Em ambos os encontros, predominou a discussão de temas como o reposicionamento e o Progepi. Também foi incluído na pauta o problema enfrentado pelos auditores fiscais, sobretudo os do interior, em relação ao transporte e às diárias em viagens a serviço.

A seguir, um resumo do que foi abordado sobre cada um dos temas discutidos:

Reposicionamento

A diretoria relembrou todas as etapas da luta pelo reposicionamento, inclusive as reuniões realizadas com a SEF/MG e a Seplag, e afirmou que tem cobrado insistentemente da Administração uma solução para as distorções do Decreto nº 45.274 e a publicação da resolução o mais rápido possível. Ao mencionar a posição final da SEF/MG – realizar um levantamento das distorções e, então, ver o que é possível fazer – o presidente Lindolfo de Castro afirmou que a luta do Sindicato agora será no sentido de pressionar a Administração para a definição de um prazo para a conclusão desse levantamento.

Progepi

A diretoria afirmou que manterá a posição de lutar contra o Progepi, ressaltando seus problemas no âmbito da Administração e denunciando seus riscos à sociedade. Observou que, embora tenham ocorrido alguns avanços, como a liberação da obrigatoriedade de preenchimento do sistema, eles apenas amenizam a situação, não atacando seus principais problemas.
Lindolfo de Castro disse aos colegas que a diretoria está apurando alguns casos de direcionamento da ação fiscal, observando que esse é apenas um dos efeitos da implementação do Progepi. Segundo informou, há auditores fiscais recebendo ordens de serviço para fiscalização em determinadas empresas já com a determinação dos procedimentos que deverão ser adotados em cada situação.

Transporte e diárias

A diretoria afirmou que está ciente do problema enfrentado por auditores fiscais em relação a transporte e diárias em viagens a serviço, que atinge, sobretudo, os colegas do interior, lembrando, inclusive, que a questão foi abordada em comunicado recente do Sindicato (Comunicado nº 65). Explicou que já enviou ofício ao secretário adjunto Pedro Meneguetti relatando a questão e pedindo providências imediatas, inclusive com cópia do documento produzido pelos auditores de Uberlândia e entregue ao delegado fiscal da unidade.
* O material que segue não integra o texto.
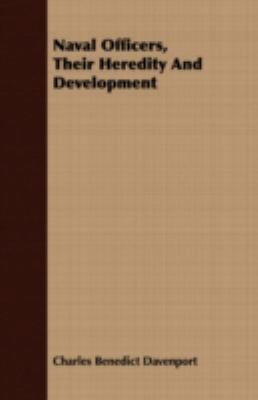 Naval Officers, Their Heredity and Development 140868909X Book Cover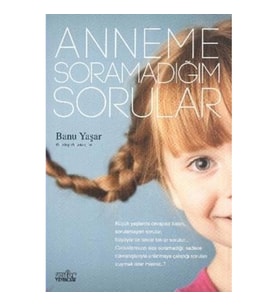 Anneme Soramadığım Sorular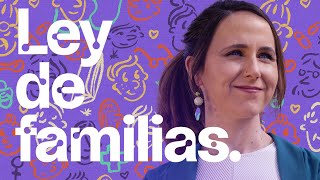 👩‍👧‍👦 Ione Belarra explica la nueva Ley de Familias TodasLasFamiliasCuentan [upl. by Sanalda]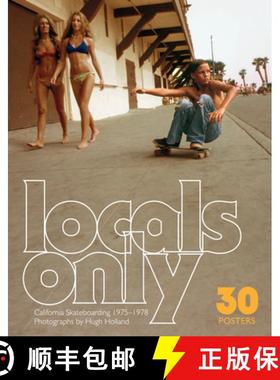 Locals Only: 30 Posters: California Skateboarding 1975-1978 [9781797222646]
Disse, ainda, que a questão tem sido colocada pelo Sindicato nas oportunidades de contato com a Administração, com menção a problemas ocorridos em Uberlândia, Extrema, Juiz de Fora e outras. O presidente do Sindicato informou, também, que encaminhou ao secretário Leonardo Colombini estudo elaborado pelos colegas de Juiz de Fora sobre a concessão e pagamento de diárias.
Os colegas de Uberlândia estão empenhados em resolver o problema das diárias e solicitaram ao Sindicato um encaminhamento dessa luta em âmbito estadual, uma vez que atinge a todos os auditores fiscais do interior. Os colegas reivindicam aumento do valor das diárias, passagens aéreas para deslocamentos em serviço em virtude da distância e acomodações individuais, como forma de garantir a privacidade dos servidores.

Pauta positiva
Paralelamente às ações emergenciais relatadas durante as reuniões em Uberaba e Uberlândia, a diretoria continuará trabalhando em uma “pauta positiva” da categoria, buscando uma solução definitiva para problemas como o reposicionamento, com a criação de um acelerador que permita a todos os auditores fiscais chegarem de forma isonômica ao final da carreira, além de questões como o piso e a paridade (transformação da conta reserva em Gepi), entre outras.